A generationIn October 2016, American digital artist Jenny Odell led the participants of the San Francisco lecture series on a virtual tour of a long past era: the mid-1990s-a period when people are still confused about the Internet. No one knows how to understand the Internet, so you watch VHS tapes and TV shows, where friendly men in shirts ironing compare it to a highway system, while some children in the background are balancing on office chairs and doing surfing .If you decide not to just look at the new world, but to integrate yourself into it, you will discuss science fiction and paleontology on non-commercial platforms such as Usenet, and build bulky platforms Geocities-websiteShow their pets and build a shining temple for the actors of “X-Files”.

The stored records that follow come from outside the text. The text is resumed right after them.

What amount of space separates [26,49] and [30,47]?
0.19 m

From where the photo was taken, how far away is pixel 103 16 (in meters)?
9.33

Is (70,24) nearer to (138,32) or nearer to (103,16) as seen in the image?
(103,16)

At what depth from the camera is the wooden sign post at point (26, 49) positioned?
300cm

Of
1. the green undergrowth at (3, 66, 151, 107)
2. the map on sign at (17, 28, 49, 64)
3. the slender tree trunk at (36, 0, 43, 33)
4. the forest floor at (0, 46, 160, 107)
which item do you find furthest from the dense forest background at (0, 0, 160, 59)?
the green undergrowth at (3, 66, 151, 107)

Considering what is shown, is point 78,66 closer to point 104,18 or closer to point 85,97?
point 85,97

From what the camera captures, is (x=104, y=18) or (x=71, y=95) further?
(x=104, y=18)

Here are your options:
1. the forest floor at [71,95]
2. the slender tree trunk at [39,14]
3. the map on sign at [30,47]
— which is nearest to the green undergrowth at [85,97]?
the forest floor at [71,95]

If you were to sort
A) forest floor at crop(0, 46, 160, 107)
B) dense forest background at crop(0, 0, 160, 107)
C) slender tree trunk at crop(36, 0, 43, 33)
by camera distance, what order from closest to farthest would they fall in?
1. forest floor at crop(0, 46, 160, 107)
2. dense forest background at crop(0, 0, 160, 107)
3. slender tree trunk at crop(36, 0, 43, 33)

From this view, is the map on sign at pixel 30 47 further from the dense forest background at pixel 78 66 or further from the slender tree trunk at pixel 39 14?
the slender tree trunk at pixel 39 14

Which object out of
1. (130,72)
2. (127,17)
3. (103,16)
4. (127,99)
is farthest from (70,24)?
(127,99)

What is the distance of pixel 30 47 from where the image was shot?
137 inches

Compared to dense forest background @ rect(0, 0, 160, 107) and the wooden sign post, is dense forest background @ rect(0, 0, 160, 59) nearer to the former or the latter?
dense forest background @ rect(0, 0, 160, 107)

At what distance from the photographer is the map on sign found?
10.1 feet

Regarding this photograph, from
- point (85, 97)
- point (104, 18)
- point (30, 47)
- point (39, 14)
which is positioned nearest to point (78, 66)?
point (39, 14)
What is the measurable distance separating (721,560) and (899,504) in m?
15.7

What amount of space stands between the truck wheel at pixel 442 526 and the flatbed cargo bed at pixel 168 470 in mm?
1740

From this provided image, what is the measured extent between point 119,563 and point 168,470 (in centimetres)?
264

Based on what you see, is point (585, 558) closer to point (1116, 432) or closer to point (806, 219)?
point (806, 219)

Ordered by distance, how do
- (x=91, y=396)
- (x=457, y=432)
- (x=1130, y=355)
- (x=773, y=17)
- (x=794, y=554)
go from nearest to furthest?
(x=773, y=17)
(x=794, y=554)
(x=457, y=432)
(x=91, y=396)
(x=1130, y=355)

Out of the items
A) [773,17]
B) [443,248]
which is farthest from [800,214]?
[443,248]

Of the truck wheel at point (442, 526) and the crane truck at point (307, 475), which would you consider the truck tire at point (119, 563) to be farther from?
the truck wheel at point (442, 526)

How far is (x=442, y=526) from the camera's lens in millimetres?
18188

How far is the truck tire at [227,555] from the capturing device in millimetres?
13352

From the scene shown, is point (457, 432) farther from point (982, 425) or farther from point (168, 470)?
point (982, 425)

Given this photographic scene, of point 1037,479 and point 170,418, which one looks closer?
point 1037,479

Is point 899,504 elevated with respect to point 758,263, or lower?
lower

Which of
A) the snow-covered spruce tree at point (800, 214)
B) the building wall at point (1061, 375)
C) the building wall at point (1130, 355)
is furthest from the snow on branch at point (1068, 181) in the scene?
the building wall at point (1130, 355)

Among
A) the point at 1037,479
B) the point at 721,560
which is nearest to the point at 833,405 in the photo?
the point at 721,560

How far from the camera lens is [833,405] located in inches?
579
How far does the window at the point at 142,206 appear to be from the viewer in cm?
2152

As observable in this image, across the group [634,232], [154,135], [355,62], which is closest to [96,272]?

Users with the purest hearts call themselves “netizens”, a derivative of “citizen”, that is, residents of a specific area with rights and obligations. More skeptical people have reason to believe that the Internet will make what you do easier—read newspapers, save address books, communicate with colleagues, and eat sandwiches at home—but it won’t create a whole new reality, because Our curiosity and social skills are increasingly being abused to increase the financial and political power of large technology companies.
This speech was called “how to surf the Internet” by Odell. It initially ended with an anecdote about riding a train, during which she had a nervous conversation with a veteran who she suspected like Trump and his grandson. Rich dialogue, she is already sitting in the dining car at their dining table. She advocates “more dining trucks on the Internet”, more coincidences, and more spontaneous communication with strangers, just like before.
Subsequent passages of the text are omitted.